If this opinion were to be true, I see some huge congruences between the Ramayana and the Mahabharata. At the root of both the stories are two marriages. Both the marriages are, according to custom, inadmissible. In Buddhist histories we hear of brother-sister marriages but it is completely against our traditions. On the other side, one woman being married to five brothers at once is also novel and non-traditional. The second congruence is the test-of-arms at the first step of each marriage, even as that test is irrelevant to the purpose of each marriage. The third congruence is that neither bride is born from the womb of a woman -- Sita is the Earth's daughter, discovered in a furrow at the tip of the plough, Draupadi (Krishnaa) is created from a Yajna. The fourth congruence is the grooms in each case being subjected to usurpation of their kingdom and banishment to the forests with their wife. The fifth congruence in both stories is the molestation of the wife by the hands of the enemy, and revenge for the molestation.

Suniti Chatterjee, perhaps the greatest comparative-linguist in modern Bengal, was to cause a furore late in his life by claiming that the Ramayana had its origin in the Buddhist tradition, in the Dasaratha Jataka which was older than the Hindu sources. In an extempore lecture at the Asiatic Society, Kolkata, in January 1976, he contended that Rama was the sister of Sita, whom he married. See here for the Jataka, which carries the motif of Rahul's mother being the Buddha's sister.

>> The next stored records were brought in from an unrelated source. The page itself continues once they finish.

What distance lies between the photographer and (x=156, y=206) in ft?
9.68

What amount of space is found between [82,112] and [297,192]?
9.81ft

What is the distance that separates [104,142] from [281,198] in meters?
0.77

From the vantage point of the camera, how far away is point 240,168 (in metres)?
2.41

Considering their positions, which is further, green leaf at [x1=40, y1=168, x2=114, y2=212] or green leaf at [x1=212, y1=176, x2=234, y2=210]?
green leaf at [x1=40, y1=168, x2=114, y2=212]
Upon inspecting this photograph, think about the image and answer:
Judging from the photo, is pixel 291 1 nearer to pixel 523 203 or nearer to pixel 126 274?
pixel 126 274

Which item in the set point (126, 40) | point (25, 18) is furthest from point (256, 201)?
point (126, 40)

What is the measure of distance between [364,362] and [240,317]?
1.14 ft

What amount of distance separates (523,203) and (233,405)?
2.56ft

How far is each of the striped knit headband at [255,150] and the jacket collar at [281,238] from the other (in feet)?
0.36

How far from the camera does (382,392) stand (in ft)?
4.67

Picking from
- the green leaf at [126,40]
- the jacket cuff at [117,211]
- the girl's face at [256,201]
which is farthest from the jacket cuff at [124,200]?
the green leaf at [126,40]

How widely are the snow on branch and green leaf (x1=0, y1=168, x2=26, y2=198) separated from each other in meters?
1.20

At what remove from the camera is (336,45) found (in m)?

And tinikidanuphanirayaramayanadakavigalabharadali? By the fourteenth century, there were already so many Ramayanas that Gadhugina Veera Naranappa (the classical Vijayanagara poet, whose nom-de-plume was Kumaravyasa) chose to write a Mahabharata instead, because he had heard the cosmic serpent who upholds the earth groaning under the burden of all the cacophonous Ramayana poets ( tinikidanu-phaniraya-ramayana-daka-vigala-bharadali)!